Somewhere on the high sees smuggler S is attempting, without much
luck, to outspeed coast guard G, whose boat can go faster than S's. G
is one mile east of S when a heavy fog descends. It's so heavy that
nobody can see or hear anything further than a few feet. Immediately
after the fog descends, S changes course and attempts to escape at
constant speed under a new, fixed course. Meanwhile, G has lost track
of S. But G happens to know S's speed, that it is constant, and that S
is sticking to some fixed heading, unknown to G.
How does G catch S?
G may change course and speed at will. He knows his own speed and
course at all times. There is no wind, G does not have radio or radar,
there is enough space for maneuvering, etc.

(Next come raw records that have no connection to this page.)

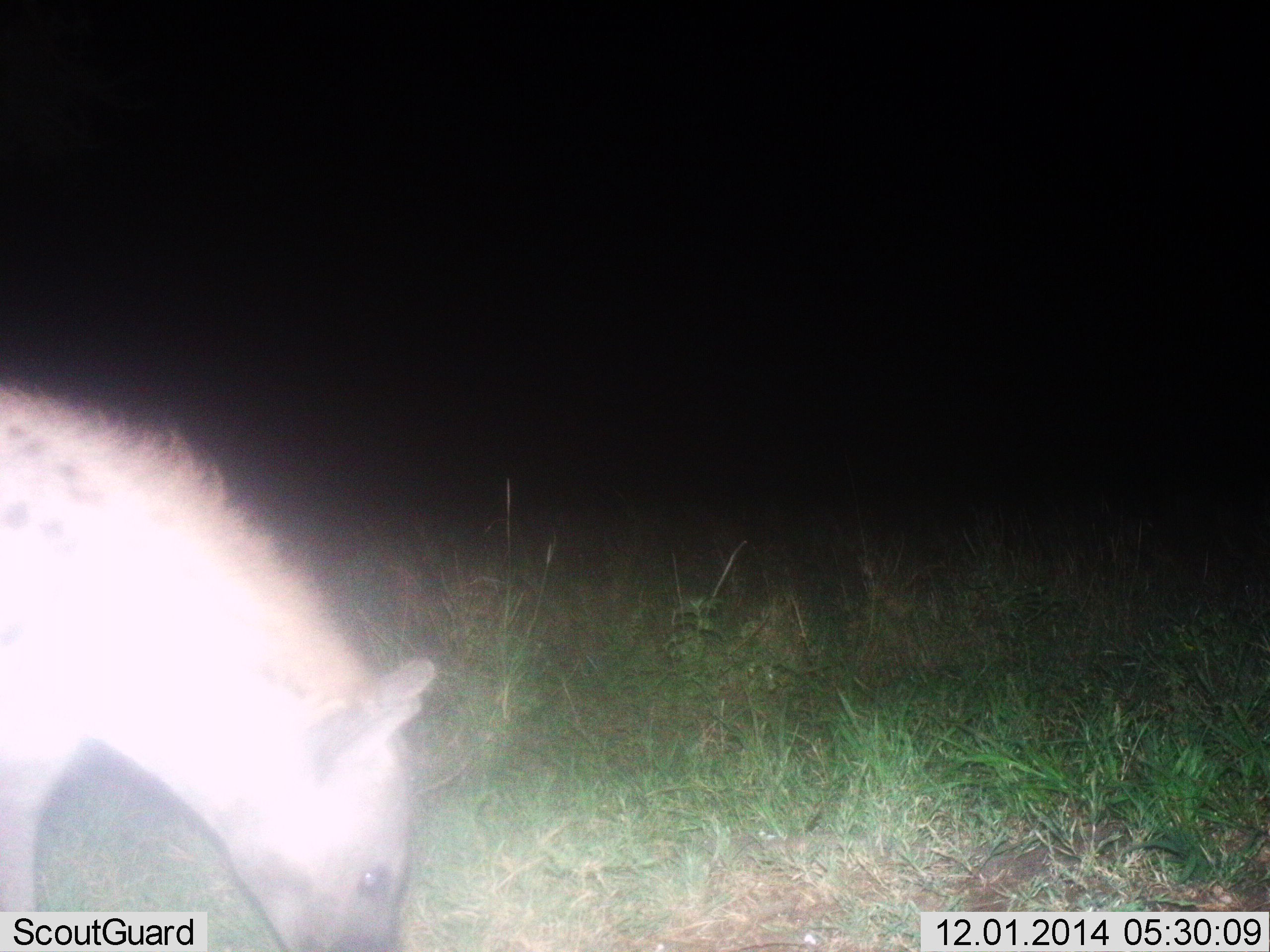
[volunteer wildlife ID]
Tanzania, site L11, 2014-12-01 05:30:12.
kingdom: Animalia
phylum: Chordata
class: Mammalia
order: Carnivora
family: Hyaenidae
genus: Crocuta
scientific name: Crocuta crocuta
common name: spotted hyena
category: hyenaspotted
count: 1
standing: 80%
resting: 0%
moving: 0%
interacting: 0%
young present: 0%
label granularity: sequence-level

One way G can catch S is as follows (it is not the fastest way).
G waits until he knows that S has traveled for one mile. At that time, both
S and G are somewhere on a circle with radius one mile, and with its center
at the original position of S. G then begins to travel with a velocity that
has a radially outward component equal to that of S, and with a tangential
component as large as possible, given G's own limitation of total speed. By
doing so, G and S will always both be on an identical circle having its
center at the original position of S. Because G has a tangential component
whereas S does not, G will always catch S (actually, this is not proven
until you solve the o.d.e. associated with the problem).
If G can go at 40 mph and S goes at 20 mph, you can work out that it will
take G at most 1h 49m 52s to catch S. On average, G will catch S in:
( -2pi + sqrt(3) ( exp(2pi/sqrt(3)) - 1 )) / 40pi hours,
which is, 27 min and 17 sec.